Image-text web data:
▼▼▼

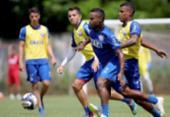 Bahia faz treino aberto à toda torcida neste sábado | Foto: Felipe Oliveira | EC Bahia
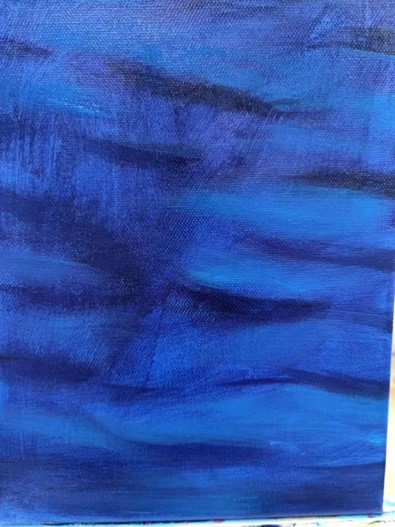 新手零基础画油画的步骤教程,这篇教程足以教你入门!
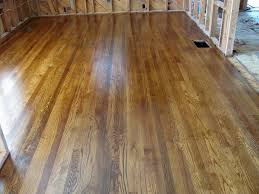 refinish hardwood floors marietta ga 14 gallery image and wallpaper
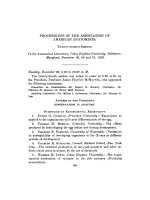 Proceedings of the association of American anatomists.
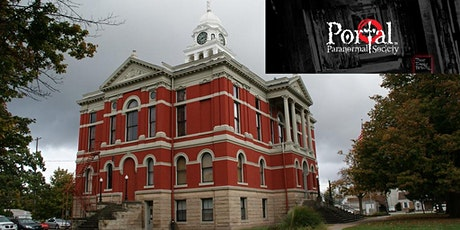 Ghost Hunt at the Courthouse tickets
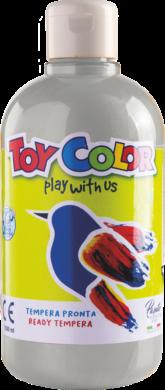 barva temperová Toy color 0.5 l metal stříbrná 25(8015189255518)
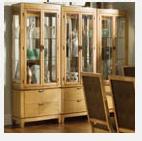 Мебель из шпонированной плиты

▲▲▲

- _Task requirements_
Output each record verbatim, but skip anything that is a picture.

- _Result of this task_
 Bahia faz treino aberto à toda torcida neste sábado | Foto: Felipe Oliveira | EC Bahia
 新手零基础画油画的步骤教程,这篇教程足以教你入门!
 refinish hardwood floors marietta ga 14 gallery image and wallpaper
 Proceedings of the association of American anatomists.
 Ghost Hunt at the Courthouse tickets
 barva temperová Toy color 0.5 l metal stříbrná 25(8015189255518)
 Мебель из шпонированной плиты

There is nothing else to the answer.